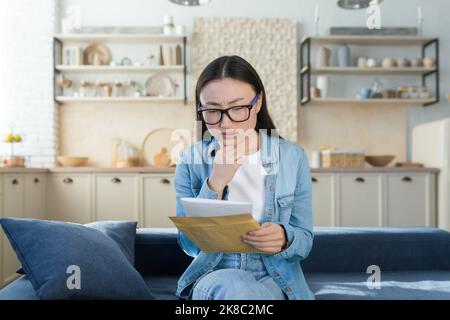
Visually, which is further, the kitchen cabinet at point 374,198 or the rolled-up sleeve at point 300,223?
the kitchen cabinet at point 374,198

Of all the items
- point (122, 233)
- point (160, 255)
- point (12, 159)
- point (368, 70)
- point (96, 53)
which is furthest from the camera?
point (96, 53)

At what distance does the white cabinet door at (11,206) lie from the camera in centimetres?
358

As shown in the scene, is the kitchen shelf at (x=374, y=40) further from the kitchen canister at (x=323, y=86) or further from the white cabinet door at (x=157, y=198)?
the white cabinet door at (x=157, y=198)

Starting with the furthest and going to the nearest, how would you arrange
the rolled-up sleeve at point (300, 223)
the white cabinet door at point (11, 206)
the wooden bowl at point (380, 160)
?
the wooden bowl at point (380, 160)
the white cabinet door at point (11, 206)
the rolled-up sleeve at point (300, 223)

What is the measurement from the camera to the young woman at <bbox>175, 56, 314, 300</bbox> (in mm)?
1399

• _THE TASK_
Reproduce, exactly and with nothing added, the lines from the one that includes "Of all the items" through the last line of the material.

• _WRITTEN SOLUTION_
Of all the items
- point (122, 233)
- point (160, 255)
- point (12, 159)
- point (368, 70)
- point (96, 53)
which is furthest from the camera?
point (96, 53)

At what distance does the white cabinet door at (11,206) lie from the camera in centimetres?
358

As shown in the scene, is the kitchen shelf at (x=374, y=40) further from the kitchen canister at (x=323, y=86) or further from the white cabinet door at (x=157, y=198)?
the white cabinet door at (x=157, y=198)

Starting with the furthest and going to the nearest, how would you arrange
the rolled-up sleeve at point (300, 223)
the white cabinet door at point (11, 206)
the wooden bowl at point (380, 160)
?
the wooden bowl at point (380, 160)
the white cabinet door at point (11, 206)
the rolled-up sleeve at point (300, 223)

What is the measurement from the camera to the young woman at <bbox>175, 56, 314, 300</bbox> (in mm)?
1399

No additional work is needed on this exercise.